Mr Egeland, the UN’s emergency relief chief, described the destruction as “horrific” as he toured the city.
He arrived hours after another Israeli strike on Beirut. Israel also hit Sidon, a port city in the south crammed with refugees, for the first time.
In Haifa, two people died as Hezbollah rockets struck the Israeli city.
Fifteen people were reportedly injured by the volley of rockets, which struck a house and an industrial zone.
The BBC News website’s Raffi Berg visited the scene of one of the rocket attacks in northern Haifa.
He says the rocket exploded next to a carriageway, raking passing cars with shrapnel and ball bearings and killing a man in a nearby vehicle.
A later barrage of missiles was reported to have injured five people.
‘Block after block’
Mr Egeland arrived in southern Beirut on Sunday just hours after Israeli strikes on the Hezbollah stronghold.
A visibly moved Mr Egeland expressed shock that “block after block” of buildings had been levelled.
He said the “disproportionate response” by Israel was a “violation of international humanitarian law”.
He appealed for both sides to halt attacks and said UN supplies of humanitarian aid would begin to arrive in the next few days.
“But we need safe access,” he said. “So far Israel is not giving us access.”
Israel has said it will lift its blockade on Beirut’s port to allow aid through, but with roads, bridges and trucks among Israel’s targets, transporting it around the country is difficult.
In other developments:
Sidon targeted
Israel’s bombing campaign continued, with strikes on Beirut and on southern and eastern Lebanon in the early hours of Sunday.
The Associated Press news agency reported at least eight deaths on Sunday – an eight-year-old boy, a Lebanese photographer, three civilians fleeing in a minibus, and three Hezbollah fighters.
One target was the southern port of Sidon, a city not previously targeted by Israel, where 42,000 refugees from the surrounding area have flooded in the hope of safety.
The BBC’s Roger Hearing in the city reports that a mosque was destroyed in one strike, which hit less than 500m (550 yards) from a hospital.

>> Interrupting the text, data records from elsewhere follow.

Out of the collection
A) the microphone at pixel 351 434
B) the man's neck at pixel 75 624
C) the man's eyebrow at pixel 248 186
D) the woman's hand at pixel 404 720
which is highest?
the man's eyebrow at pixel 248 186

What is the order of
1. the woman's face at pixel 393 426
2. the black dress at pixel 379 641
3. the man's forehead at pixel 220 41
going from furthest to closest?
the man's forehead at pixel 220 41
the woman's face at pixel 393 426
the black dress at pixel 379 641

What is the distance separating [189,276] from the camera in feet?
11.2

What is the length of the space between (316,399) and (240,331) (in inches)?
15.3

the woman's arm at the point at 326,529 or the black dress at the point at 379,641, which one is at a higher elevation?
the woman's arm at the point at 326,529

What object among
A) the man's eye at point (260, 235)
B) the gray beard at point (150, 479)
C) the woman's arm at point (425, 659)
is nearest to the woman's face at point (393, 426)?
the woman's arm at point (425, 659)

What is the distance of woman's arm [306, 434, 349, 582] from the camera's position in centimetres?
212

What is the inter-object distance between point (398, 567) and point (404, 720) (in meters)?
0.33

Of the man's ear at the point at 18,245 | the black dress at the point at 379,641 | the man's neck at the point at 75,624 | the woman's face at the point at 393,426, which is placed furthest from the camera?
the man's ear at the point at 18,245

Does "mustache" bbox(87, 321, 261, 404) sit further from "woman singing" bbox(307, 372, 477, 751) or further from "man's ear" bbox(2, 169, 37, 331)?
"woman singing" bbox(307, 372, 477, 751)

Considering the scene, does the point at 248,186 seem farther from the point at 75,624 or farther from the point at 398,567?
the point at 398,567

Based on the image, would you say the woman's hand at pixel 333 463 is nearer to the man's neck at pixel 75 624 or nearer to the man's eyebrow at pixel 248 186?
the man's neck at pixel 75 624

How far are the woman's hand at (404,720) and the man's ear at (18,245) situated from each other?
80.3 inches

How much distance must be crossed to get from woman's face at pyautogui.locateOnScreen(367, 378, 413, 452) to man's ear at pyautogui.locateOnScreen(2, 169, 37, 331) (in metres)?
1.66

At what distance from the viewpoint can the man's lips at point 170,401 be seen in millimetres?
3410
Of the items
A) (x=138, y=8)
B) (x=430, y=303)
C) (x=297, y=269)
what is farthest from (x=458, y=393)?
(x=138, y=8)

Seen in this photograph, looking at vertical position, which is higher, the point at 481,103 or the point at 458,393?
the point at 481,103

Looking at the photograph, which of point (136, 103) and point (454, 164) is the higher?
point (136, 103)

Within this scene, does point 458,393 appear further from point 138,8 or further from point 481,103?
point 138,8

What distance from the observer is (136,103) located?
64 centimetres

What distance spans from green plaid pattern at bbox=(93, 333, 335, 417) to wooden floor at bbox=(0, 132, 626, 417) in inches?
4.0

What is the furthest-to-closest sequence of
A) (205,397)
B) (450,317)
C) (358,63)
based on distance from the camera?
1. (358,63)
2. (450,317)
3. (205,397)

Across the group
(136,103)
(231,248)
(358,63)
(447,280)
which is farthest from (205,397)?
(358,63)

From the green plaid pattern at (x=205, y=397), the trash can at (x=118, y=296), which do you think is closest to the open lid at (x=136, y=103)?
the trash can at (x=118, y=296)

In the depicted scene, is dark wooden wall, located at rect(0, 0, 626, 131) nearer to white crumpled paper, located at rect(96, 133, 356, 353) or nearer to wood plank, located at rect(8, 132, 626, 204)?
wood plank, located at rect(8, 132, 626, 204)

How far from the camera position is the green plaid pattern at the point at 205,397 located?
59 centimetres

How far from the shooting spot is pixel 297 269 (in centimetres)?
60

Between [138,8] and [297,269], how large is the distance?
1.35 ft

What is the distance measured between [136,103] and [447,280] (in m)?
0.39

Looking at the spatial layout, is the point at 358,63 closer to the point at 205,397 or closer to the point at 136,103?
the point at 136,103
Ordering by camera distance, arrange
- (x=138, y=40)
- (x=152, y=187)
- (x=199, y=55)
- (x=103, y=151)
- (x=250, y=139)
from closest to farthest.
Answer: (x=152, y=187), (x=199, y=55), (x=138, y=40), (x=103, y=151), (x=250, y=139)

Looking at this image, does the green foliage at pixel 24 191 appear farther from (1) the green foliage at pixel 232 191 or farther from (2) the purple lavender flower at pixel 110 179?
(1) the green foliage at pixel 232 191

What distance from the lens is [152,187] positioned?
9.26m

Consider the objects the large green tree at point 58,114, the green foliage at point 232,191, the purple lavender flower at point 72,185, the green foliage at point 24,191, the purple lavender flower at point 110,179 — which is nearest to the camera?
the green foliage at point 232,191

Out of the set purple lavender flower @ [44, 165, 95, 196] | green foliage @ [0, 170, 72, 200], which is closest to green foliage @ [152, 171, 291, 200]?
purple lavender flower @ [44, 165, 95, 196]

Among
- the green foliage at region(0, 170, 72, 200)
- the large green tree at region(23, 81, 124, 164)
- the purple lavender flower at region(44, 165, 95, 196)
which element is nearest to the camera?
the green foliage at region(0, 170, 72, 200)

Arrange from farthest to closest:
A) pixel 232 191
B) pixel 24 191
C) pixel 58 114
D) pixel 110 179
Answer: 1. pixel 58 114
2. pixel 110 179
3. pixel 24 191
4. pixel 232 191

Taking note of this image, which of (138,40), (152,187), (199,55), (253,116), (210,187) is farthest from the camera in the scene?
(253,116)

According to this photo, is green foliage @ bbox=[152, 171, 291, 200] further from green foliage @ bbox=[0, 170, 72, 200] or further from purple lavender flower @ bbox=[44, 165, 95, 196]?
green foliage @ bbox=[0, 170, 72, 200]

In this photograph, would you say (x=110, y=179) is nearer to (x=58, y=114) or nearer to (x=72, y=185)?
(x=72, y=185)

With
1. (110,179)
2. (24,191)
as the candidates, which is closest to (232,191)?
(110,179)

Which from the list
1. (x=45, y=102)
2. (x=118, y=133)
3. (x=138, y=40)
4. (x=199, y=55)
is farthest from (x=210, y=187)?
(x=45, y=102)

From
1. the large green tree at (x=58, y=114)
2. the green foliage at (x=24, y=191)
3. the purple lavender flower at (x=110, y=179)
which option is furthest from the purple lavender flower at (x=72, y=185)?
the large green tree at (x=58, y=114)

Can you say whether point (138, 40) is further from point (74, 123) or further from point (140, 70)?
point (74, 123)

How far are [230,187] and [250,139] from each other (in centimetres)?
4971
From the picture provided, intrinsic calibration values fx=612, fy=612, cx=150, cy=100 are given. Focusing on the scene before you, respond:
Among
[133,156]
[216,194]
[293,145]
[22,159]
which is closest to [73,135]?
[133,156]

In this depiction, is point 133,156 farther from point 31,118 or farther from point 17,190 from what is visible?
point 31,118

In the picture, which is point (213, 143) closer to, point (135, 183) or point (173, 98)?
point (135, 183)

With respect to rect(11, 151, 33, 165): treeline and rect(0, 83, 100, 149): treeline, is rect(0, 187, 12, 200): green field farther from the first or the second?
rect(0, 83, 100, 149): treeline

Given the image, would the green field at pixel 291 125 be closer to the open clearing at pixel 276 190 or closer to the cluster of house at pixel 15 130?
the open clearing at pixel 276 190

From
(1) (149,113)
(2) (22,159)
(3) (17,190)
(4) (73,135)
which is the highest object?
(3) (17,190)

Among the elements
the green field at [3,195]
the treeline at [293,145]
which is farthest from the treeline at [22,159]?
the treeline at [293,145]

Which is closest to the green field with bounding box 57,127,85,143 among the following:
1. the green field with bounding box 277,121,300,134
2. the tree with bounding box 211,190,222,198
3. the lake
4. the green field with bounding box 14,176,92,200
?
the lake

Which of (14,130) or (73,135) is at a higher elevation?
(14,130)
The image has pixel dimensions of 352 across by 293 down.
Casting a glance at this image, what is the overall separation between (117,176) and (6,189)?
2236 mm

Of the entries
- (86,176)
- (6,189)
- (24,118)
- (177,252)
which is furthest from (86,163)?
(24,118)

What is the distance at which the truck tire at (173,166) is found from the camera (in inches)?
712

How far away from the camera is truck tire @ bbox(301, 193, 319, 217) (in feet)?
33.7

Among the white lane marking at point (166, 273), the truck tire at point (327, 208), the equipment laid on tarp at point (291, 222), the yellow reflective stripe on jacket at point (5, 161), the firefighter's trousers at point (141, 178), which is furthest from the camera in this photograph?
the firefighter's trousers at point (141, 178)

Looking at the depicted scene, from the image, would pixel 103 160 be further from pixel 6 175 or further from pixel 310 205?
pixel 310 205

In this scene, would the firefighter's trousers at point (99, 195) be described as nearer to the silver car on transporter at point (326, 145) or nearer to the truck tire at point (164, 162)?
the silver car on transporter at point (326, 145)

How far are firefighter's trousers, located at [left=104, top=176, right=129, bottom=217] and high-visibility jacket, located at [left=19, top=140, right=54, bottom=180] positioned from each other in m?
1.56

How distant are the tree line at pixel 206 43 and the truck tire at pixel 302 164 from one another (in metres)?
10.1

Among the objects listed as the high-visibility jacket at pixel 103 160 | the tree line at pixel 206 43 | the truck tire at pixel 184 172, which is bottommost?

At least four people were injured.
While Israel said the mosque was a meeting place for Hezbollah militants, local doctors insisted it was just “a place for prayers”.
Bombing intensifies
The BBC’s Jim Muir in the southern city of Tyre reports intense bombardment, with Hezbollah firing missiles from the area and Israel launching air strikes in retaliation.
At least 15 civilian vehicles have been hit on the roads, including one taking injured people to a nearby hospital, he says.
Further east, more Israeli air strikes forced engineers to turn back who were trying to repair impassable roads so a UN-escorted aid convoy could get through, our correspondent reports.
He says that bombing has intensified in the region since Israel dropped warning leaflets on Friday, and the Israelis are now shooting at almost anything on moving on the roads.
At least 364 Lebanese have been killed in the 12 days of violence, many of them civilians, and angry protests condemning Israeli attacks have been held in cities around the world.
At least 36 Israelis have been killed, including 17 civilians killed by rockets fired by Hezbollah into Israel.